欧州委員会動向、EU域内産業・サービス・政策をウオッチ

2014/11/10

EU産業・貿易

ルクセンブルクが340社と税優遇の取り決め、ユンケル氏の指導力に影響も

この記事の要約

米ワシントンに本部を置く国際調査報道ジャーナリスト連合(ICIJ)は5日、ルクセンブルク当局が世界の大手企業340社以上との間で、税制上の優遇措置に関する秘密の取り決めを結んでいたとする調査結果を公表した。EUは国際的に […]

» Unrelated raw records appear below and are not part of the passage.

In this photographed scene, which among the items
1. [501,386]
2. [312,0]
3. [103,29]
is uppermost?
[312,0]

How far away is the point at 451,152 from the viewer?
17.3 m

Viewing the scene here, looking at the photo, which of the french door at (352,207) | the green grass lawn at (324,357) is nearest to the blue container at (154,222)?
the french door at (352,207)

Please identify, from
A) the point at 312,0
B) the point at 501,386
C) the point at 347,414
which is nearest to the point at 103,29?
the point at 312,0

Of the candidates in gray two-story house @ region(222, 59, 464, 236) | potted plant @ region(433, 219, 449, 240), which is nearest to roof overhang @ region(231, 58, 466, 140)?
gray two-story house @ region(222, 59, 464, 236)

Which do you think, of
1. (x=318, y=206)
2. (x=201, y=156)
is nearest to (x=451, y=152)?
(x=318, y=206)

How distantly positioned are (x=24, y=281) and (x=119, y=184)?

米ワシントンに本部を置く国際調査報道ジャーナリスト連合(ICIJ)は5日、ルクセンブルク当局が世界の大手企業340社以上との間で、税制上の優遇措置に関する秘密の取り決めを結んでいたとする調査結果を公表した。EUは国際的に批判が高まっている多国籍企業の課税逃れに厳しく対処する姿勢を鮮明に打ち出し、欧州委員会は低税率を武器に企業誘致を推進してきたルクセンブルクなどの課税措置が違法な国家補助にあたる可能性があるとして調査を進めている。しかし、同取り決めは、今月1日付で欧州委員長に就任したユンケル氏がルクセンブルクの首相兼財務相を務めていた期間に交わされたとされており、同氏の責任を問う声が強まる可能性もある。

ICIJは独自に入手した2万8,000ページに上る資料を分析し、2002~10年にルクセンブルク当局と多国籍企業の間で交わされた取り決めを特定した。該当する企業には米飲料大手ペプシコ、米消費財大手プロクター&ギャンブル、スウェーデン家具販売大手イケアなどが含まれている。ICIJによると、これらの企業はルクセンブルクに事業実態のない子会社を設立し、さまざまな手法を用いて他国で得た利益を同社に移すことで低税率の適用を受けていたとみられる。たとえば国際宅配大手の米フェデックスの場合、ルクセンブルクの持ち株会社に対する課税率は1%に満たないという。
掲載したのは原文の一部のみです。